Spacy: stop words missing for en_core_web_md and en_core_web_lg for spaCy v2.0

Created on 14 Nov 2017 · 13Comments · Source: explosion/spaCy

_en_core_web_md_ and _en_core_web_lg_ models are giving 'False' for all words in the sentence using "is_stop" attribute.

PS : _en_core_web_sm_ is working fine.

System Information :

Python version: 2.7.12
Platform: Linux-4.10.0-38-generic-x86_64-with-Ubuntu-16.04-xenial
spaCy version: 2.0.2
Models: en

bug lang / en models

Source

Gauravtolani

Most helpful comment

I know this has been an issue a long time --- the delay comes back to some infrastructure problems, which have made getting all the models retrained a hassle.

The following fix to the spacy train CLI command should make sure the issue doesn't reoccur: https://github.com/explosion/spaCy/commit/262d0a3148c9840b6df58ee955181c1cd486f8b1

The models for v2.1.0 are currently training, so fingers crossed updated models should be deployed soon.

honnibal on 17 Feb 2018

👍3

All 13 comments

Thanks for the report and sorry about that – this should be fixed in the next update to the models.
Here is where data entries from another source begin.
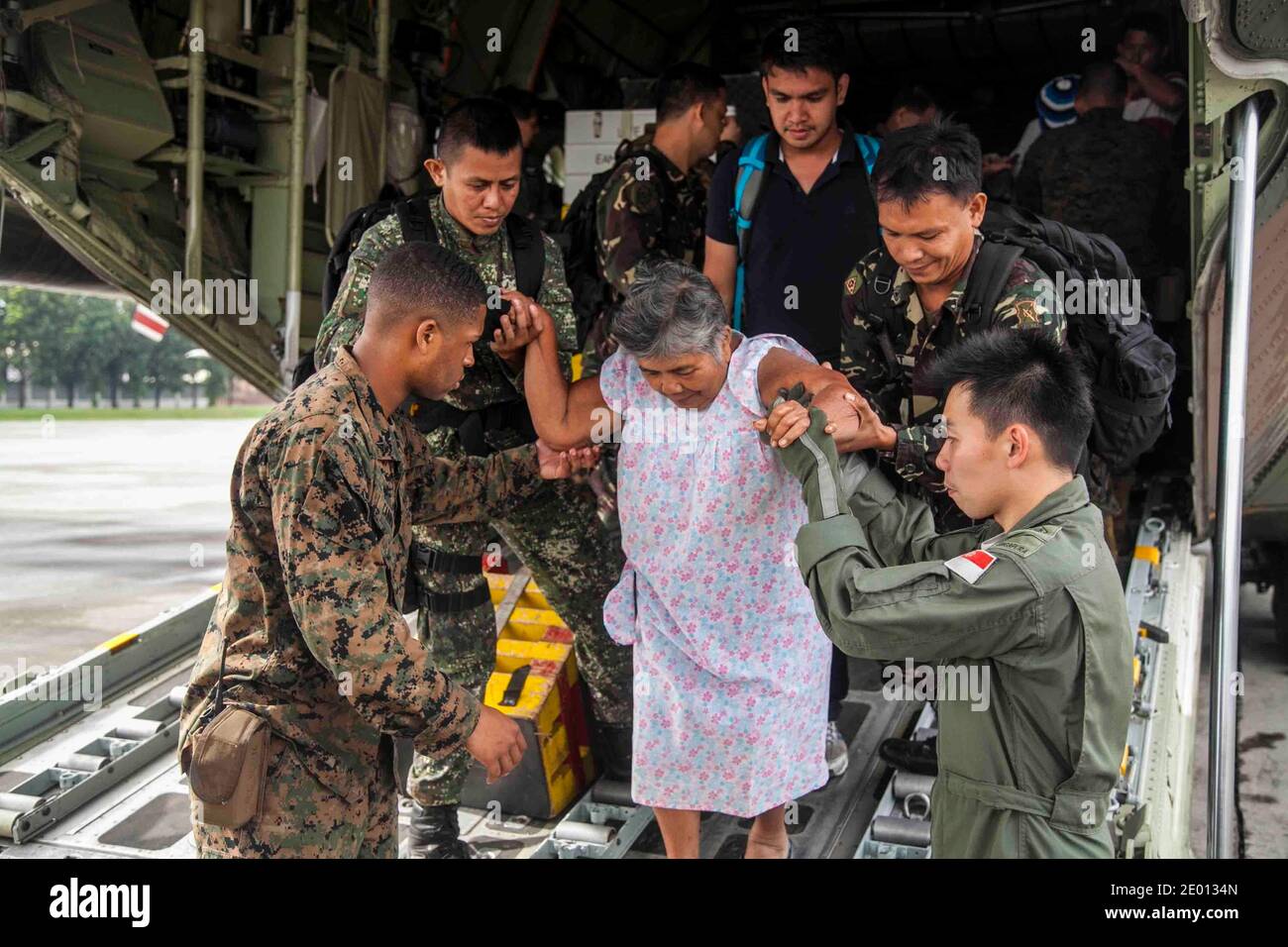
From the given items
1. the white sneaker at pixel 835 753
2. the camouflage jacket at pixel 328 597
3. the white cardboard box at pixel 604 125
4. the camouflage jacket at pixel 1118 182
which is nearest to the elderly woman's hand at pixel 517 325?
the camouflage jacket at pixel 328 597

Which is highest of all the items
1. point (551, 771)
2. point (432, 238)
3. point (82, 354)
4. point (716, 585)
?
point (82, 354)

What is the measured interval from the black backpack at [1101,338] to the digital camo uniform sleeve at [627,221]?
84 cm

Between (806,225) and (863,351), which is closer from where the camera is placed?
(863,351)

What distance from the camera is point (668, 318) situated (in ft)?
7.93

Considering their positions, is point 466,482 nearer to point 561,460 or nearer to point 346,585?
point 561,460

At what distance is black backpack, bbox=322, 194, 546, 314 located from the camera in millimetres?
3082

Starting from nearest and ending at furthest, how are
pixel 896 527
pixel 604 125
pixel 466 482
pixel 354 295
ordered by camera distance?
pixel 896 527 → pixel 466 482 → pixel 354 295 → pixel 604 125

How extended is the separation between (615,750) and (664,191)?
1.57 m

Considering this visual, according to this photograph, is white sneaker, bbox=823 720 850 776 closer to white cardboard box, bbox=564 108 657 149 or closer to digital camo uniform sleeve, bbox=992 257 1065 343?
digital camo uniform sleeve, bbox=992 257 1065 343

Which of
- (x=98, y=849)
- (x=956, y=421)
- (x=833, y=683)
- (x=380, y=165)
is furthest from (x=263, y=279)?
(x=956, y=421)

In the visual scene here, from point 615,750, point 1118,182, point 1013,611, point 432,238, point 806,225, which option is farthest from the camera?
point 1118,182

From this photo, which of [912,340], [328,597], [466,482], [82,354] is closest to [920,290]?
[912,340]

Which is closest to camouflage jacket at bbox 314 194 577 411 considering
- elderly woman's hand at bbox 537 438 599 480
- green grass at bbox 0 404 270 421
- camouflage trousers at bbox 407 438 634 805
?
camouflage trousers at bbox 407 438 634 805

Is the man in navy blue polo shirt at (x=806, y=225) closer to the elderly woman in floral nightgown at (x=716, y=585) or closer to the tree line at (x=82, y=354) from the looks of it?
the elderly woman in floral nightgown at (x=716, y=585)
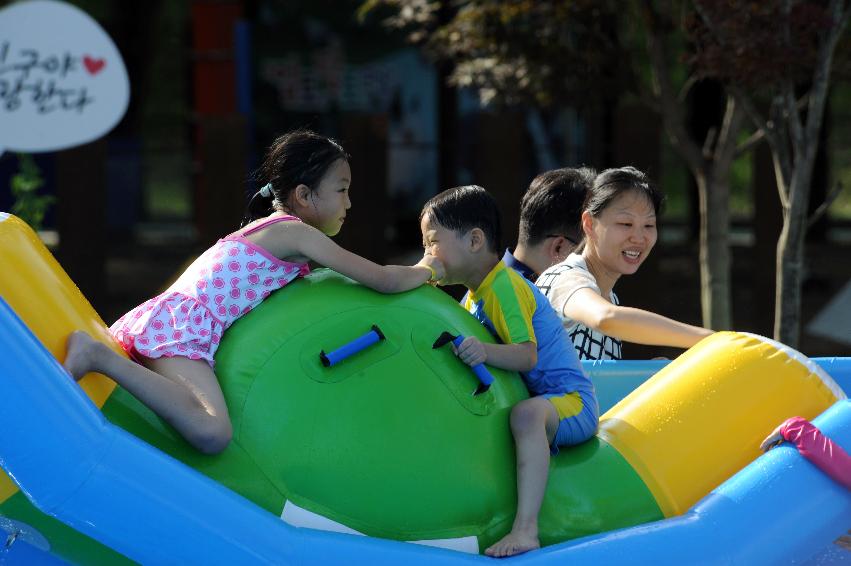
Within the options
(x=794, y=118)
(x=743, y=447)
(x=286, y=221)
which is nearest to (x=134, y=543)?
(x=286, y=221)

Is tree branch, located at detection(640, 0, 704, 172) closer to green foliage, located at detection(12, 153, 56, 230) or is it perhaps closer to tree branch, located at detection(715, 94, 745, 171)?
tree branch, located at detection(715, 94, 745, 171)

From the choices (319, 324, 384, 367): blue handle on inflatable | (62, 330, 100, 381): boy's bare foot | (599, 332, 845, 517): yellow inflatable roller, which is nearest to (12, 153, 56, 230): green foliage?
(62, 330, 100, 381): boy's bare foot

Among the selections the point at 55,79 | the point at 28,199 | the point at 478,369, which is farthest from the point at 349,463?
the point at 28,199

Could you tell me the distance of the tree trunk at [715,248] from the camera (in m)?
6.23

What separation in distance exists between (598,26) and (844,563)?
3515 mm

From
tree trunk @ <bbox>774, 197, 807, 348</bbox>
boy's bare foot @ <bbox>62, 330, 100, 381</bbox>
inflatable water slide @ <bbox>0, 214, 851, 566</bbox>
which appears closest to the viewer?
inflatable water slide @ <bbox>0, 214, 851, 566</bbox>

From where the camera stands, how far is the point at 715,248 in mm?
6281

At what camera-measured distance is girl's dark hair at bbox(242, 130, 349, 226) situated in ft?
11.0

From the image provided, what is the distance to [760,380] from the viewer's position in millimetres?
3555

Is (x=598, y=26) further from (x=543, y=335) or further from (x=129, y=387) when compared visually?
(x=129, y=387)

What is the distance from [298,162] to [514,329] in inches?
28.5

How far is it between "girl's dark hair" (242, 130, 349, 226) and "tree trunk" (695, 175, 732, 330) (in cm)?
330

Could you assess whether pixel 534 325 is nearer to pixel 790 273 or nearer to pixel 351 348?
pixel 351 348

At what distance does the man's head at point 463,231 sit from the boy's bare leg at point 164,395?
77cm
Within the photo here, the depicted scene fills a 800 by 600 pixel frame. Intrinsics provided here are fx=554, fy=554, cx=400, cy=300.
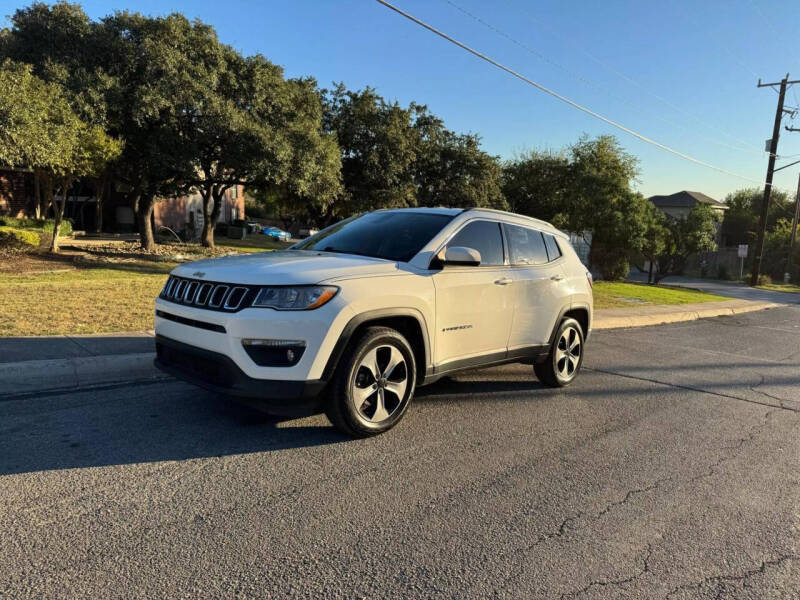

In the meantime, here's a workaround:

nlp = spacy.load('en_core_web_lg')

for word in nlp.Defaults.stop_words:
    lex = nlp.vocab[word]
    lex.is_stop = True

ines on 21 Nov 2017

👍1

With en_core_web_sm (spaCy 2.0.4), is_stop depends on casing:

>>> import spacy
>>> nlp = spacy.load('en_core_web_sm')
>>> [nlp(s)[0].is_stop for s in 'this This THIS tHIS the The THE tHE'.split()]
[True, False, False, False, True, False, False, False]
# Expected [True, True, False/True, False/True, True, True, False/True, False/True].

Info about spaCy

spaCy version: 2.0.4
Platform: Linux-3.16.0-4-amd64-x86_64-with-debian-8.8
Python version: 3.6.0
Models: en_core_web_lg, en_vectors_web_lg, en_core_web_sm

en_core_web_sm for spaCy 2.0.0a10 correctly returned t.is_stop == True for both this and This.

kbulygin on 6 Dec 2017

Bump. I'm facing the same using en_core_web_sm.
Is this the expected output for the is_stop ? Or should we be using a different approach?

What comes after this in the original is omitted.